Intervention de Daniel Boy

Réunion du jeudi 18 mars 2021 à 9h00
Office parlementaire d'évaluation des choix scientifiques et technologiques

Daniel Boy, directeur de recherche émérite au CEVIPOF, sociologue :

Je suis intervenu pour la première fois devant l'OPECST en 1998. Vingt-trois ans plus tard, je me retrouve à traiter d'une question similaire. Je m'efforcerai d'y répondre en quatre points : le degré de confiance dans la science, les attitudes à l'égard de l'alimentation, la confiance sociale et la construction de la perception du risque.

Premier point, le sentiment assez répandu est que la confiance dans la science s'est effondrée. Au début des années 2000, environ 90 % des personnes déclaraient avoir confiance dans la science. En 2011, ce taux était de 87 %. En avril 2021, le CEVIPOF donnait un résultat de 78 %. Ce paramètre a ainsi connu une baisse, qui n'est pas un effondrement, de dix points. Notons que ce sont les résultats d'enquêtes, qui peuvent être fragiles, mais ils permettent de faire des comparaisons, dans le temps et par rapport à d'autres secteurs, institutions ou pays.

La science reste néanmoins devant toutes les autres institutions pour ce qui est de la confiance : 69 % pour la police, 48 % pour la justice, 28 % pour les médias. Par comparaison avec les pays voisins, le taux de confiance, s'il est de 78 % en France, atteint 81 % en Allemagne et 86 % en Grande-Bretagne. Alors que le degré de confiance en France est traditionnellement très faible, qu'il s'agisse de politique ou d'institutions, le déficit de confiance par rapport aux autres pays est réel, mais modeste.
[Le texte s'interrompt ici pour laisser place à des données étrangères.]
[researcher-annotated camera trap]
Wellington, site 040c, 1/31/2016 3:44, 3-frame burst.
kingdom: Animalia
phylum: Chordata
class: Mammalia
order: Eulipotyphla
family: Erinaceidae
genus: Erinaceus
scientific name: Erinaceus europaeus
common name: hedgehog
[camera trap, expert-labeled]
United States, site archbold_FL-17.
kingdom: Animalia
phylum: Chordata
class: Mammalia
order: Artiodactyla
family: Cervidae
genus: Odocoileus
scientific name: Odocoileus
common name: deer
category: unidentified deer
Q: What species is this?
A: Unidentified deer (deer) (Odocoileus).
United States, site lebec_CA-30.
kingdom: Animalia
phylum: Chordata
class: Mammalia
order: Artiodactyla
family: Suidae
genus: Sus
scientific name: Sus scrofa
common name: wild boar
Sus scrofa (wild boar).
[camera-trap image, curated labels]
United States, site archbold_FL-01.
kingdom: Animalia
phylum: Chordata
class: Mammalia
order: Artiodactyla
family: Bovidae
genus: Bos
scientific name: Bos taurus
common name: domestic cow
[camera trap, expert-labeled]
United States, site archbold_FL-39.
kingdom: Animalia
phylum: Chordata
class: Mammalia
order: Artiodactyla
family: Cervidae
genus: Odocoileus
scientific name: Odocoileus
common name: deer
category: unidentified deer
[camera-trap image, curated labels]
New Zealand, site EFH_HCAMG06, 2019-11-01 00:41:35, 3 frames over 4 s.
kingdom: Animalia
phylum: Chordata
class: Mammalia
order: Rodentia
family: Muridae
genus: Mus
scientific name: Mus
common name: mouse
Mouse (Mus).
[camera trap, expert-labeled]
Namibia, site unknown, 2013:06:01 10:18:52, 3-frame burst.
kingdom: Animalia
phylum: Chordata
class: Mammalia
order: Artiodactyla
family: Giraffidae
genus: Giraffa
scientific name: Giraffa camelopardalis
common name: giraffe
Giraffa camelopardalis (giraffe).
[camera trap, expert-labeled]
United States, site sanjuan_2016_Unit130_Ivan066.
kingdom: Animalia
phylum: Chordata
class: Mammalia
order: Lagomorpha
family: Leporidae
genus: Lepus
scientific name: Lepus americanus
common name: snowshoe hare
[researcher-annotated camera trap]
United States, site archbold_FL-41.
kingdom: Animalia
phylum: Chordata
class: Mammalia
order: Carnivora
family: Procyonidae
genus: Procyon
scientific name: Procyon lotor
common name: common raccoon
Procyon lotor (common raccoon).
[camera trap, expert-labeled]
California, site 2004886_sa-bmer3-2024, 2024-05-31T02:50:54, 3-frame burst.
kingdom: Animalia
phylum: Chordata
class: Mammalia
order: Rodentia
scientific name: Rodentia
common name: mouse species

Deuxième point, un baromètre de 2019 nous livre trois enseignements sur la question de l'alimentation : la France est au premier rang de l'UE pour le pourcentage de personnes qui s'intéressent au problème de la sécurité alimentaire : 60 % contre 40 % en moyenne, voire beaucoup moins. La France est au premier rang de l'UE pour le pourcentage de personnes qui estiment que les produits alimentaires regorgent de substances nocives : 63 % contre 29 % en Grande-Bretagne. 20 % des Français pensent que les autorités nationales les protègent contre les risques alimentaires, contre 61 % aux Pays-Bas. Ces taux permettent de définir autrement le périmètre du problème, reposé à intervalles réguliers, des nouvelles technologies alimentaires en France.

Troisième point, la confiance sociale possède à mon sens deux composantes fondamentales : croire à la compétence et croire à la probité. Elles se retrouvent dans beaucoup de domaines, aussi bien en politique qu'en science ou dans les rapports avec des prestataires privés. Elles sont mises en question à la fois dans la science et évidemment dans le problème des nouvelles technologies alimentaires.

Quatrième point, la question du risque est évidemment essentielle. Sa complexité se manifeste avec la campagne vaccinale contre la COVID 19. Beaucoup de scientifiques et de politiques estiment sûrement qu'elle devrait être abordée rationnellement, mais elle est pour partie émotionnelle et la population évalue mal les probabilités. Pour les NBT et les OGM, nous voyons bien que chacun pose sa propre équation bénéfices/risques.

Or le défaut considérable de ces technologies réside dans le fait que jamais il n'a été démontré qu'elles avaient un effet bénéfique pour les consommateurs. Pourquoi prendraient-ils un risque, même infinitésimal, dans ces conditions ? Tel était déjà le cas du riz doré censé lutter contre la carence en vitamine A en 1998. Tant que cette interrogation ne sera pas résolue, le problème perdurera.